Records in a dataset
□ □ □ □
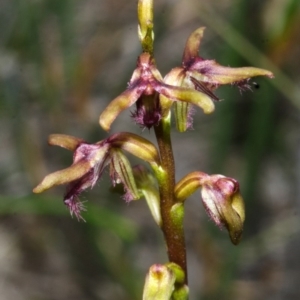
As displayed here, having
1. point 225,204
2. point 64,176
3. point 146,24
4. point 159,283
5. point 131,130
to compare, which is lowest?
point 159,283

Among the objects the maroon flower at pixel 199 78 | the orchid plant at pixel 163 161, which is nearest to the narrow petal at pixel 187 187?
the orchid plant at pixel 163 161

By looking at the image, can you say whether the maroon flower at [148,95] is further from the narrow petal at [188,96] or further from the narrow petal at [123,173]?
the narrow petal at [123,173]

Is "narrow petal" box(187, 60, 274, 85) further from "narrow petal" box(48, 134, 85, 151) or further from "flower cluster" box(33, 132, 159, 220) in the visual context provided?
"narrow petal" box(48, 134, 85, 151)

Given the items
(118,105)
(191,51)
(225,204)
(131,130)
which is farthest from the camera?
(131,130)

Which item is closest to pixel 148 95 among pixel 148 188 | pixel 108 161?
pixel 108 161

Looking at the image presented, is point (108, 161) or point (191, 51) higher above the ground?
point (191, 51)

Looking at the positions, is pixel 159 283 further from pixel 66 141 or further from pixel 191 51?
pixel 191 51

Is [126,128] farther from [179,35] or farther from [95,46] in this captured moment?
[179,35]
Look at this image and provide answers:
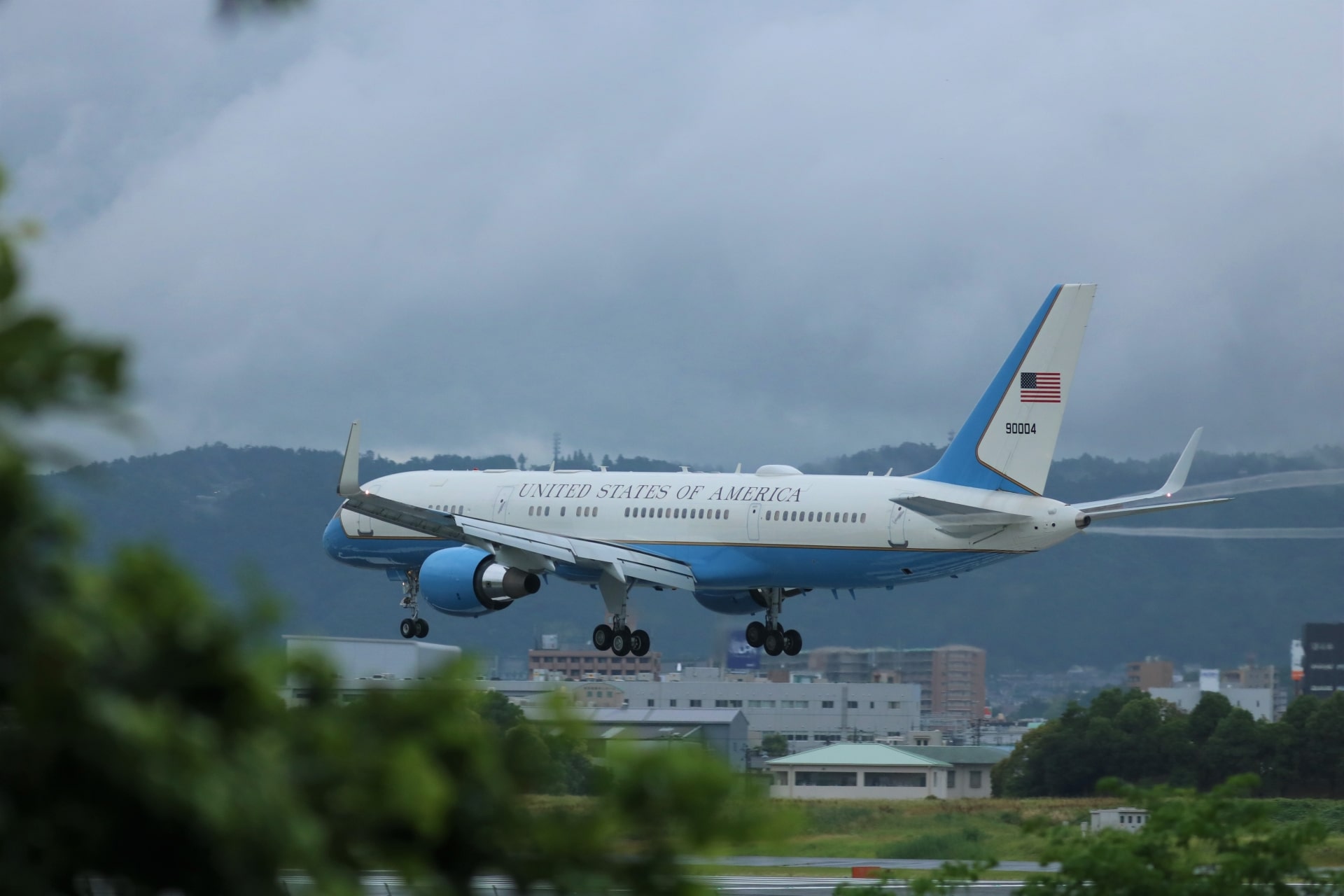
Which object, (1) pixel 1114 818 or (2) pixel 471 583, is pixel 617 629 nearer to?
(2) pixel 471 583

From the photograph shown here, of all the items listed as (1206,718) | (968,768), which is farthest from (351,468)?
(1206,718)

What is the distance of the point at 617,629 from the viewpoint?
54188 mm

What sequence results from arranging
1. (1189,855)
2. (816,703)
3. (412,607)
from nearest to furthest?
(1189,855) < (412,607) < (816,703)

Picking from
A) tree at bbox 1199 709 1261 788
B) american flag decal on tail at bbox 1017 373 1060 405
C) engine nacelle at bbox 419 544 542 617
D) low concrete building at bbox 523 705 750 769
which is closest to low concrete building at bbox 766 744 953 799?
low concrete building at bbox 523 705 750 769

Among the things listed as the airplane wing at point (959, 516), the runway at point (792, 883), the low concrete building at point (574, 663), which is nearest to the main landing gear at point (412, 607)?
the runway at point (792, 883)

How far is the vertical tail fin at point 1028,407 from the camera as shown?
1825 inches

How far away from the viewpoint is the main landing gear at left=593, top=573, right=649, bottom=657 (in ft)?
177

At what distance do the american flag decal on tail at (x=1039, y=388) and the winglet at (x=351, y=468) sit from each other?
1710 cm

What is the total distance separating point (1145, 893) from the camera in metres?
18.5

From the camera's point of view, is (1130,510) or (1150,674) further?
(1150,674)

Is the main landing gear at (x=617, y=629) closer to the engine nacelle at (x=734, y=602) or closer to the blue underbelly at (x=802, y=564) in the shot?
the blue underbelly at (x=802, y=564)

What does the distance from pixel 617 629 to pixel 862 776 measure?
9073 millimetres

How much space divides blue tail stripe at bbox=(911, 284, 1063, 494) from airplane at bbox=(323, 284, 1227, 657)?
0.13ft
□ □ □ □
→ Task objective: Rewrite the records from the line that contains "How far is the" through the end, swapping "main landing gear" for "rear landing gear" and leaving everything else the same.

→ Solution:
How far is the vertical tail fin at point 1028,407 from the camera as shown?
1825 inches

How far away from the viewpoint is the rear landing gear at left=593, top=573, right=649, bottom=657 (in ft)?
177

At what distance do the american flag decal on tail at (x=1039, y=388) and the winglet at (x=351, y=468) sit from each other?
1710 cm

What is the total distance separating point (1145, 893) from the camera in metres?
18.5

From the camera's point of view, is (1130,510) or (1150,674) further?
(1150,674)

Is the rear landing gear at (x=617, y=629) closer to the engine nacelle at (x=734, y=602) or closer to the blue underbelly at (x=802, y=564) in the shot?
the blue underbelly at (x=802, y=564)

What does the distance from pixel 617 629 to pixel 862 776 measure?
9073 millimetres

How much space divides blue tail stripe at bbox=(911, 284, 1063, 494) from airplane at bbox=(323, 284, 1227, 657)?
0.13ft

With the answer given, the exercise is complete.